Na campanha para minar a confiança nas eleições, o presidente da República, em 29 de julho, fez transmissão ao vivo, pelo YouTube e Facebook, tendo ao lado coronel da reserva, lotado na Casa Civil, a explicar ter ficado comprovada a fraude na eleição de Dilma contra Aécio. Fantasiosa, contudo, era essa suspeita de fraude, conforme demonstrou o Tribunal Superior Eleitoral (TSE), que representou em 2 de agosto ao ministro Alexandre de Moraes, relator no Supremo do Inquérito 4.781/DF, referente à fake news, para ser apurada possível conduta criminosa do presidente da República, ao divulgar inverdades sobre a insegurança do voto eletrônico.
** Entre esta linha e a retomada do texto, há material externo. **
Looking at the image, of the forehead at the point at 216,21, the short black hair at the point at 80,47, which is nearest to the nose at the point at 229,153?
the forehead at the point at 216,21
Apesar da medida persecutória do TSE, o presidente da República, dois dias depois, em 4 de agosto, deu entrevista à Rádio Jovem Pan, no programa Os pingos nos Is (https://youtu.be/uTst5tdNTtY), ao lado do deputado federal Felipe Barros, relator da Emenda Constitucional n.º 135, que instituía o voto impresso.
Tramitava na Polícia Federal inquérito sigiloso, n.º 1361, relativo às eleições de 2018. O sigilo do inquérito, estampado na capa em letras vermelhas, justificava-se, pois o TSE enviara à Polícia Federal dados reservados de acesso ao seu sistema para ajudar na apuração. O deputado Felipe Barros, pretextando ser relator da Emenda do Voto Impresso, solicitou acesso aos autos à Polícia Federal, que sem justa causa lhe foi dado.
Na entrevista, junto com o presidente da República, o deputado diz ter em mãos o inquérito sigiloso acima referido sobre o qual passa a discorrer. O presidente da República, por sua vez, tornou disponíveis os dados sigilosos do TSE nas redes sociais, criando riscos ao sistema do Tribunal.
O TSE, em face do ocorrido, no dia 9 de agosto representou ao Supremo para ser aberta investigação relativa à violação de sigilo funcional, seja por parte do delegado federal, que enviou cópia dos autos ao deputado, seja por parte do deputado e do próprio presidente da República, que, em coautoria, teriam divulgado informações sigilosas, crime previsto no art. 153, parágrafo 1.º-A, do Código Penal.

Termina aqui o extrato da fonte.